Biraz düşündü, gözlerine baktı uzunca, tedirgin bakışlarını yakaladı Ayla’nın, ”benden çok korkuyor, neden acaba, Zebaniler’in elindeyken bile insana kıyamaz, döv dediklerinde, o gencecik insanlara vurmazdım, kapanırdım içime, azmı dayak yedim Zebani’lerden. Ben nasıl kıyarım sana Ayla.”
Ayla, ellerinden tuttu Ali Rıza’nın, gözlerine gülümseyerek baktı. ”Yine ne düşünüyorsun bir tanem, dalgınsın, benimle sohbet etmek istermisin.” Gülümseyerek uzandı, sıcacık bir öpücük kondurdu dudağına. ”Bende acılar yaşadım, senin gibi, evliliğimin ilk günlerinde yaşadıklarım.” Umursamadı anılarını, ”şu an Ali Rıza var, o bana muhtaç bir çocuk gibi. Delimi acaba, bazen çok akıllı birisi gibi davranıyor, tuhaf birisi bana göre. Hepsi bu, bu mu acaba. Kocamla ilk bir araya geldiğimde, küçük bir kız çocuğu gibiydim sanki.”
Adamın bakışlarında sıcaklığı gördü, seni seviyorum der gibiydi bakışları. İçinin ısındığını hissetti, aralarında oluşan bu sessiz dünya, ikisini de rahatsız etmiyordu.
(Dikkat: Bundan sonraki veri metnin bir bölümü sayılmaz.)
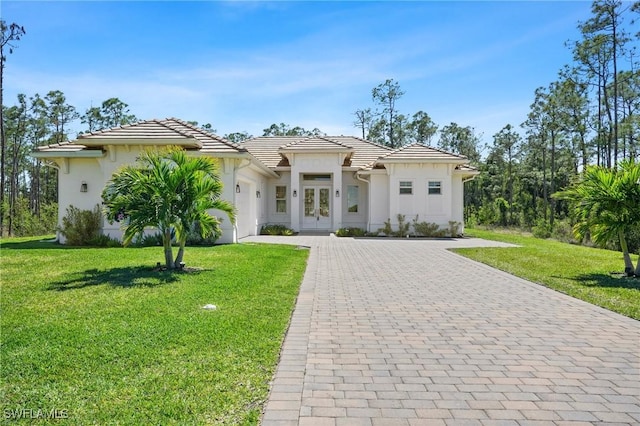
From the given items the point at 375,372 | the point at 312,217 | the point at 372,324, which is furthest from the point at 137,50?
the point at 312,217

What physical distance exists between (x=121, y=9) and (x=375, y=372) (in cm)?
993

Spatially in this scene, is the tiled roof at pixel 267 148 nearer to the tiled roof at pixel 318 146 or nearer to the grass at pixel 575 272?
the tiled roof at pixel 318 146

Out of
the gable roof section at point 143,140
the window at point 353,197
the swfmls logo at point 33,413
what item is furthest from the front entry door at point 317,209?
the swfmls logo at point 33,413

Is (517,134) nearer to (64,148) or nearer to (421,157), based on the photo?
(421,157)

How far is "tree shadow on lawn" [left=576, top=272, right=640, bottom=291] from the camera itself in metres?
8.15

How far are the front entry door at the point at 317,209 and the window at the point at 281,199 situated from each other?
4.34 ft

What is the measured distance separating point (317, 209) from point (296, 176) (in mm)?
2463

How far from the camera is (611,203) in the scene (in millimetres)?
8938

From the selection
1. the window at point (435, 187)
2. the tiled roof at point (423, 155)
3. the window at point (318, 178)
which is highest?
the tiled roof at point (423, 155)

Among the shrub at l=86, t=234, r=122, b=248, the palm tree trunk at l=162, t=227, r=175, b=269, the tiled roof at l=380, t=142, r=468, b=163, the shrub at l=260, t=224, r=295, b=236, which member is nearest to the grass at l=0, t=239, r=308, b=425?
the palm tree trunk at l=162, t=227, r=175, b=269

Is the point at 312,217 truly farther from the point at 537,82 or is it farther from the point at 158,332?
the point at 537,82

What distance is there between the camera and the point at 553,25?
38.2 ft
Yinede konuşmak gereği duydu. Avuçlarına aldığı ellerini öptü.
Canım, rahatmısın, o kadar uzak oluyorsun ki bazen, seni rahatsız etmemek için, suskun kalmayı tercih ediyorum. Sakın yanlış anlama, oldumu canım. Adamın cevap vermediğini görmesine rağmen, konuşmaya devam etmek isteği ile tutuştuğunu hissetti. ”Belki konuşursam, oda benimle konuşur, anlat acılarını.” Birden korktu, ”ya kızarda bana, çekip gitmek isterse, bir daha ben onu nasıl bulurum? Nasıl katlanırım yokluğuna, onsuz ben nasıl yaşarım? Gidermi dersin!”
Kendisinde başlayan yürek sancısına şaşırdı. İçinin acıması, çocukluk günlerine götürdü kendini. Babası ile annesi ayrılmışlar ve geride kendisi kalmıştı. İki ayrı insanın, kimin daha çok sevdiklerini gösterdikleri yarışta, sevgisiz geçen günler. Sevgilerini gösterecekleri çocukları dünyaya gelince, unutulmuşluğa bırakıp Ayla’yı, bebekleri ve anneannesinin hüzün dolu yalnızlığında, ayda bire düşen ziyaretlerde hatırlamışlardı varlığını. Unutulmak değil, önemsenmemek acıtmıştı içini.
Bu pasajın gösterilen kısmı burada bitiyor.